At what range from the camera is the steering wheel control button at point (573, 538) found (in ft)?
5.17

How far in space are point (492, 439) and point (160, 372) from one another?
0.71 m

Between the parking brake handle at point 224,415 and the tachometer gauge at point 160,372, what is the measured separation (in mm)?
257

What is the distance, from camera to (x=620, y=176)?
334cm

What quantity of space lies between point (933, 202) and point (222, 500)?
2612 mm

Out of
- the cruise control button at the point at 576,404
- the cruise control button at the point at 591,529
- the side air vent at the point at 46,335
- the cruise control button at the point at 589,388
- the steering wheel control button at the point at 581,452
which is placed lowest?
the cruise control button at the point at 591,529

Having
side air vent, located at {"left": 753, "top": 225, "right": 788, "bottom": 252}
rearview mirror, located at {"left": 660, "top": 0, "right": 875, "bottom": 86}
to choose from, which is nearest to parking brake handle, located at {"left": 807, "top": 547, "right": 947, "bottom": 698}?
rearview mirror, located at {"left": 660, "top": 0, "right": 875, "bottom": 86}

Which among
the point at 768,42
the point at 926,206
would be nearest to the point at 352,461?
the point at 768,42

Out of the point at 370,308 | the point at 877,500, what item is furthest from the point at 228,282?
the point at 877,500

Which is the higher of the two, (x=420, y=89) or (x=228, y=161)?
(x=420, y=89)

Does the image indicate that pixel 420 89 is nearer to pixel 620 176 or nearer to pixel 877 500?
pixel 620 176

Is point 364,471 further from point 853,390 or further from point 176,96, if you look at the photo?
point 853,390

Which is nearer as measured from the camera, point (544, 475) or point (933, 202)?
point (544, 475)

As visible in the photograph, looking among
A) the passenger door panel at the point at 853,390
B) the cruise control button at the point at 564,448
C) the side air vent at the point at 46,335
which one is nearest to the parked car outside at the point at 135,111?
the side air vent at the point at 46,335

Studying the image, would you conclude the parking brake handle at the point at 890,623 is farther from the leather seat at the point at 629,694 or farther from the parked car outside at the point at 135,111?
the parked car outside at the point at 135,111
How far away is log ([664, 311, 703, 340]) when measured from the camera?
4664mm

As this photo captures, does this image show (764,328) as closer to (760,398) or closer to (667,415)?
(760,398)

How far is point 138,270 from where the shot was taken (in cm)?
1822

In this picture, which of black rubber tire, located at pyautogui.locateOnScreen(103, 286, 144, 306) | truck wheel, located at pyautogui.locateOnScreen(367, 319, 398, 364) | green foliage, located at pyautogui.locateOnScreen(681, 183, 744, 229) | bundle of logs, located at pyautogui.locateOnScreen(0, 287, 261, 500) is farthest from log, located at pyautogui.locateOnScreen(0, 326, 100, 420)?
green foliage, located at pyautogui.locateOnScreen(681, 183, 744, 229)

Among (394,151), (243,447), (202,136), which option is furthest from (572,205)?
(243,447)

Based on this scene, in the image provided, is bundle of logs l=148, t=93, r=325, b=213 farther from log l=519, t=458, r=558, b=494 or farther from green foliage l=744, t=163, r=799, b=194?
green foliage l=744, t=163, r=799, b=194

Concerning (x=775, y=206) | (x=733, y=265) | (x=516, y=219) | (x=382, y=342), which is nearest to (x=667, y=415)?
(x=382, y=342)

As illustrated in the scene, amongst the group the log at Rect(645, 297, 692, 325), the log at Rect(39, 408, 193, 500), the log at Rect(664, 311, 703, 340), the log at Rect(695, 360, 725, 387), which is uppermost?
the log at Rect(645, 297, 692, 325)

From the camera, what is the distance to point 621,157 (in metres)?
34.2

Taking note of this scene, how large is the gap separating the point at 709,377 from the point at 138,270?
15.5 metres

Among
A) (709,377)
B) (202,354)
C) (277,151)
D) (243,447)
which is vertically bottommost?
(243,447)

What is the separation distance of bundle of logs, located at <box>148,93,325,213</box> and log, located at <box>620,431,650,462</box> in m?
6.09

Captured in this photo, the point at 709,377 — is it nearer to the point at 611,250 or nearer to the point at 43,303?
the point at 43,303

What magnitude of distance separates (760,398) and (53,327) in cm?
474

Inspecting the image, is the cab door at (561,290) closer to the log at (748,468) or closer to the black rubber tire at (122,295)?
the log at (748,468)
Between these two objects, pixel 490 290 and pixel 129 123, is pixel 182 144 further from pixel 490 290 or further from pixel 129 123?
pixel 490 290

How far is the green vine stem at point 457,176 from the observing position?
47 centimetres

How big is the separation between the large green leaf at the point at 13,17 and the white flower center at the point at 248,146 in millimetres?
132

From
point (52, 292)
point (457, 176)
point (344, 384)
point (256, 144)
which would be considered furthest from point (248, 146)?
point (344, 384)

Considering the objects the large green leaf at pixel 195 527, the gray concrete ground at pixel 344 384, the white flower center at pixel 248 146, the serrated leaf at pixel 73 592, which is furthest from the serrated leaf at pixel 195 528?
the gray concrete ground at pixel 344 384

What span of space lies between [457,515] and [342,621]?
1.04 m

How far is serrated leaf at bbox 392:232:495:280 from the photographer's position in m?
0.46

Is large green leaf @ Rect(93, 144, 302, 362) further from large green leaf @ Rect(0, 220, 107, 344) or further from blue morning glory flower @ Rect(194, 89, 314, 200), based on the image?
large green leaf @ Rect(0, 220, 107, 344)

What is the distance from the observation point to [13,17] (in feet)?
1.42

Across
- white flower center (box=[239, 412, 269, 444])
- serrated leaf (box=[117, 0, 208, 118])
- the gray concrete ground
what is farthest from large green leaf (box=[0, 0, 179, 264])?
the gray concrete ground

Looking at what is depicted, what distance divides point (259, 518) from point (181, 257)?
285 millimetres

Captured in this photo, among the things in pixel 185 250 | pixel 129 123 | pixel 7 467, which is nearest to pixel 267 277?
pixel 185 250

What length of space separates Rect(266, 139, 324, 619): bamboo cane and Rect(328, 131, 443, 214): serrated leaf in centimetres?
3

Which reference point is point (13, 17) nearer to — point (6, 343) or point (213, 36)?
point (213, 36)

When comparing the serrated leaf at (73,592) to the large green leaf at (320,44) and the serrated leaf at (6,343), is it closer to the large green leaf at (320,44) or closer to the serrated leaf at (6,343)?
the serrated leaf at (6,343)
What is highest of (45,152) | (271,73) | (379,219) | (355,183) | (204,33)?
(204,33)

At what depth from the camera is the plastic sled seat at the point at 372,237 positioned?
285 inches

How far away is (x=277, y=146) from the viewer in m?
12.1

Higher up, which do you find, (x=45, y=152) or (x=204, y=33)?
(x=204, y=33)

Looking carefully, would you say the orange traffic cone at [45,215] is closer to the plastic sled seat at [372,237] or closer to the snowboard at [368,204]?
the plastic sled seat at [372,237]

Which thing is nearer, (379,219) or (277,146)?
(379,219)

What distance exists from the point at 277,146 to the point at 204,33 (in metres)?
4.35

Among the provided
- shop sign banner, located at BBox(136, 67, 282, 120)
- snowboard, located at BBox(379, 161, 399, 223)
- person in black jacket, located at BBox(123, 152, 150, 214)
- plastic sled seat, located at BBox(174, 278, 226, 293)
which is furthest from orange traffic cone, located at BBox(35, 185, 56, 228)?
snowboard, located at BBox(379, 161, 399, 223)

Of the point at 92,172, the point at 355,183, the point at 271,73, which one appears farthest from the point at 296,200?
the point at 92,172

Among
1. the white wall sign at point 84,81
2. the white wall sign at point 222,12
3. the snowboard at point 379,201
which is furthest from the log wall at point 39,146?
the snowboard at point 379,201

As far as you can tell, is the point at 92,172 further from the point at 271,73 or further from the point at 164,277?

-- Your task --
Report how many lines in the items above contain the word "center", giving only the number.

-- Completed exercise --
3